Un polar social et rock’n’roll
Il y a un peu d’Irvine Welsh dans l’écriture de Despentes. Les héros de Vernon Subutex sont pris dans le même cercle vicieux que ceux de Trainspotting, avec un Vernon qui va croiser une sacrée galerie de personnages après avoir perdu son logement…Une actrice porno, un SDF, un trader, un scénariste aux penchants racistes, une jeune musulmane pratiquante... La société française y est décrite et retranscrite dans ce qu’elle a de plus réel et souvent de plus triste, mais avec une dimension humaine qui permet au lecteur de s’attacher à ce groupe hors normes.

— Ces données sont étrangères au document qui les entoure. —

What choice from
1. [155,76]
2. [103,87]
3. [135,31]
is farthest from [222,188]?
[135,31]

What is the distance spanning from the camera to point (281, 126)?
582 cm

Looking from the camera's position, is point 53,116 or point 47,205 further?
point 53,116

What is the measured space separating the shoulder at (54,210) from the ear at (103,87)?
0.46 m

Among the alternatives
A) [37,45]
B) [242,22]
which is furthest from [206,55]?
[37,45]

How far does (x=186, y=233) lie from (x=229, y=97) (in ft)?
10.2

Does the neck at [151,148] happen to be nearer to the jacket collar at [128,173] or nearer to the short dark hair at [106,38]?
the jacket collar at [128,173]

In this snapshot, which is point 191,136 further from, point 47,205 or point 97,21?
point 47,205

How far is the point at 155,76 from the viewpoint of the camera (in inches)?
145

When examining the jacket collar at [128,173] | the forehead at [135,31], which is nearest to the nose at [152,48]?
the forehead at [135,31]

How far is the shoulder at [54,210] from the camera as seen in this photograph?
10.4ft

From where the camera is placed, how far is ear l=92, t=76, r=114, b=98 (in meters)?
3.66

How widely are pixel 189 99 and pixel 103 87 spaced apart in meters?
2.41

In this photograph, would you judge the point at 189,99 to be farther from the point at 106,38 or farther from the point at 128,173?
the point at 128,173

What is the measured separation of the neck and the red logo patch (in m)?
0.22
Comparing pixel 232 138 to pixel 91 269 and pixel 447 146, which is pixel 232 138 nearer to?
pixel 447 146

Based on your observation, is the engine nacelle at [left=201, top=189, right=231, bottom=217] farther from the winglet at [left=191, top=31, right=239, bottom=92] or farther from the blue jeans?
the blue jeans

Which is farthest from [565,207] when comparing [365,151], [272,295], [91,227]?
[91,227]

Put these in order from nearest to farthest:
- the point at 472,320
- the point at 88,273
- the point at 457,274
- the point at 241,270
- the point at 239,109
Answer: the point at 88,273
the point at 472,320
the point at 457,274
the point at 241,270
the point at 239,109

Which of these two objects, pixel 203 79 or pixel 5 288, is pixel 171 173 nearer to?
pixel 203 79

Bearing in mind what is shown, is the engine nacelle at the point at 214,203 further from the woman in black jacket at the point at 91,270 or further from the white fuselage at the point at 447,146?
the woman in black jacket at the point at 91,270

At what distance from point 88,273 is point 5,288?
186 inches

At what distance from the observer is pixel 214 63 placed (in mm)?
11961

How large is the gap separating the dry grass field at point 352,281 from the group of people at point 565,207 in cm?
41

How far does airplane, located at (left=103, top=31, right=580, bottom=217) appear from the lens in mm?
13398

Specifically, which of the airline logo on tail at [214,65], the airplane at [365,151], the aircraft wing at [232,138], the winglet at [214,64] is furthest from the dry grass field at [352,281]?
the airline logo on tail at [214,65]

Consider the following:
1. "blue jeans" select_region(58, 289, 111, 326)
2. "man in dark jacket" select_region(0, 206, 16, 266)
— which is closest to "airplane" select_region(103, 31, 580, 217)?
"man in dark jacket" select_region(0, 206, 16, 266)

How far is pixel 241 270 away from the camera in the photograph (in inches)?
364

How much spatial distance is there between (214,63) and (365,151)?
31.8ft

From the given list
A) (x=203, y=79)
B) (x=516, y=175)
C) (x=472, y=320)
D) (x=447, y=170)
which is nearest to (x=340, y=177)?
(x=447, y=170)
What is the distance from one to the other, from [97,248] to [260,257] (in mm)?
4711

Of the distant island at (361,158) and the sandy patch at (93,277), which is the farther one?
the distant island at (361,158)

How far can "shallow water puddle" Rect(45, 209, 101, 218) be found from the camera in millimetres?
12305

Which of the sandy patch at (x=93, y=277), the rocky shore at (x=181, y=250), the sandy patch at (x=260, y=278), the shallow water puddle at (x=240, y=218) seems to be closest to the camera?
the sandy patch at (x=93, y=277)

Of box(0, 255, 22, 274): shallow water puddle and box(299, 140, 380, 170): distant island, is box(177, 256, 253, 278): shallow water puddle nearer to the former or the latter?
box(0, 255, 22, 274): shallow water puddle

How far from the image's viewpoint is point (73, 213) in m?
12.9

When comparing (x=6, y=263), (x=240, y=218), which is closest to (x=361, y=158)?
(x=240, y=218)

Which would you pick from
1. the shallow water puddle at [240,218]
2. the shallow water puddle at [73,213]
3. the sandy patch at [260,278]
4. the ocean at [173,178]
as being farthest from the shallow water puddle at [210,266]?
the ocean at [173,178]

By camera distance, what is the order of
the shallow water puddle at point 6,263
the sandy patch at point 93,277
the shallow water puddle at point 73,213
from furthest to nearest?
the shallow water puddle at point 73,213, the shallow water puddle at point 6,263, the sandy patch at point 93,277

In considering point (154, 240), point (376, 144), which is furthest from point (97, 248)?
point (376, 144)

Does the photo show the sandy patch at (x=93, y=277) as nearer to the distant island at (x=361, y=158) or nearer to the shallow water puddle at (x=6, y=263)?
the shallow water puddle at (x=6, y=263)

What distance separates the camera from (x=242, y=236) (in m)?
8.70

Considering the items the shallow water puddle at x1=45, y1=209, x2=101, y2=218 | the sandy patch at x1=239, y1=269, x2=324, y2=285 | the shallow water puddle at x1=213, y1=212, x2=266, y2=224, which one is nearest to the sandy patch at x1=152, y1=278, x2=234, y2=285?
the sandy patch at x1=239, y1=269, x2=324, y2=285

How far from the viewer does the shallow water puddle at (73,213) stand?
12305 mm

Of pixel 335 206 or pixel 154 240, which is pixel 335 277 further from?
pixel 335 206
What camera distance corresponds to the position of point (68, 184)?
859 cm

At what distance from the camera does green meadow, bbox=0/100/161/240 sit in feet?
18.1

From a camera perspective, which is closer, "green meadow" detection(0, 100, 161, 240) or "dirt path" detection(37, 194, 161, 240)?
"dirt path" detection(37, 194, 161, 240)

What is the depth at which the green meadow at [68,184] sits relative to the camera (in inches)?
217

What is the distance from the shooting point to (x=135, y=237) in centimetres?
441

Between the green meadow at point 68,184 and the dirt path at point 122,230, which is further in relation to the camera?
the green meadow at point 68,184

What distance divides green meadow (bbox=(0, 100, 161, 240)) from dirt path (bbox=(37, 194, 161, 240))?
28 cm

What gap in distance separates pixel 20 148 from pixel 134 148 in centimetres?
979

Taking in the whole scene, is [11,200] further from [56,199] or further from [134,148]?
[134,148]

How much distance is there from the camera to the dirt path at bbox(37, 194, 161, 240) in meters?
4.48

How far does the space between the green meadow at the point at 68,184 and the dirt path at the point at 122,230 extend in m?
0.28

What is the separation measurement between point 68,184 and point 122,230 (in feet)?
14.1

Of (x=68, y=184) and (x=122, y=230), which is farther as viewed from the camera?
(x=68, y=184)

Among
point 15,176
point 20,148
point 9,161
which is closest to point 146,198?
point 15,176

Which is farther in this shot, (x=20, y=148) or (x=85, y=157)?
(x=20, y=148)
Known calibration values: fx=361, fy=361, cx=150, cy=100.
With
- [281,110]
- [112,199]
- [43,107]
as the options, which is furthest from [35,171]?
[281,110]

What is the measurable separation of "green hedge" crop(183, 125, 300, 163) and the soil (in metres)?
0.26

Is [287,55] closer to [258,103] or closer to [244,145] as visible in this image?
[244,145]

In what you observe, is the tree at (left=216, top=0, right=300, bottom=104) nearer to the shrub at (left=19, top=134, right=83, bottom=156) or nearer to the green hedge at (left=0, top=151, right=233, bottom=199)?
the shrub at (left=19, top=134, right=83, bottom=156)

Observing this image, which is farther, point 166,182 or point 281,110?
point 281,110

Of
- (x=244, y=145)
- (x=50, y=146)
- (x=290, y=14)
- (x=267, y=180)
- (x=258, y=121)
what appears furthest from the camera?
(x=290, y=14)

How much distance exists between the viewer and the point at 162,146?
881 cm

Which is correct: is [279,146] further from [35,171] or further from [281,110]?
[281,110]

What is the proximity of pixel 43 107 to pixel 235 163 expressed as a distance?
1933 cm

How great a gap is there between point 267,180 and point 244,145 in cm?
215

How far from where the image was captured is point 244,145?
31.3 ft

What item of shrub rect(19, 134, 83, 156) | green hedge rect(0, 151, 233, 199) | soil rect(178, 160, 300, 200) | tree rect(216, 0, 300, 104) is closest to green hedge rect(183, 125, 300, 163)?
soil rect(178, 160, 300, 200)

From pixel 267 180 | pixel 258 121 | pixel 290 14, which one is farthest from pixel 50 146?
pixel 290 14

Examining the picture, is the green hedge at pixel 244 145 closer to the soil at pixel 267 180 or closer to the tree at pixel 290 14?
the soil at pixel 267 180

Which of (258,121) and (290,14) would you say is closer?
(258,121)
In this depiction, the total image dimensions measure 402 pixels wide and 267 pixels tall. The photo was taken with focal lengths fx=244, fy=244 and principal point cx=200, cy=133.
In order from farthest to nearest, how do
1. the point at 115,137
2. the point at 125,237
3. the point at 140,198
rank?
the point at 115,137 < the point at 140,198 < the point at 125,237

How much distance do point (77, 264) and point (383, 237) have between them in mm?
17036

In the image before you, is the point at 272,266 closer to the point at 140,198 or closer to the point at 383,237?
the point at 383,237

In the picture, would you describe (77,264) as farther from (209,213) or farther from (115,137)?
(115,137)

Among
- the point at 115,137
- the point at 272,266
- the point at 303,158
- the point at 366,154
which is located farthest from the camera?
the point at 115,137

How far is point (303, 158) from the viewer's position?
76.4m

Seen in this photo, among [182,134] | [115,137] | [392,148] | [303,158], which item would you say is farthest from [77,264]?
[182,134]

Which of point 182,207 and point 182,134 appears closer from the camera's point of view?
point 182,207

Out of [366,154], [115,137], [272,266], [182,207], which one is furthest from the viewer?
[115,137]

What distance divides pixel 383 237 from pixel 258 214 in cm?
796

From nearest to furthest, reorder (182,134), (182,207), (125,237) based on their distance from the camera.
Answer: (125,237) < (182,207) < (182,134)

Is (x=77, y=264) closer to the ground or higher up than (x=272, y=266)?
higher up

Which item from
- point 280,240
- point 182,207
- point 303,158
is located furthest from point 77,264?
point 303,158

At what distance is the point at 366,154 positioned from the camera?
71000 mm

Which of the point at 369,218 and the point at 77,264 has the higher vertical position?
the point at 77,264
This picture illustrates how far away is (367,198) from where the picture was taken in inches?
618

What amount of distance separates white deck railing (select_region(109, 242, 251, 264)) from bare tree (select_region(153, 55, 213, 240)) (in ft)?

Au milieu de cette alternance entre marasme et sarcasme se développe un enjeu. Un ami de Vernon, Alex Bleach, a réussi une grande carrière musicale. Après son décès, incident déclencheur de l’intrigue, Vernon se rend compte que Bleach a enregistré chez lui des heures de monologue, ses confessions en quelque sorte. Et cela pourrait valoir un sacré pesant de cacahuètes. Se déclenche alors une chasse au trésor un peu absurde, donnant une ambiance d’enquête et de thriller qui devrait être au cœur de la série. D’autant plus que l’on annonce une Céline Salette toujours au top dans le rôle de la Hyène, la cyberdétective qui ne lâche rien. Vernon Subutex, ou l’histoire d’un perdant magnifique, a tous les ingrédients pour devenir la série la plus “sex, drugs and rock’n’roll” de 2019.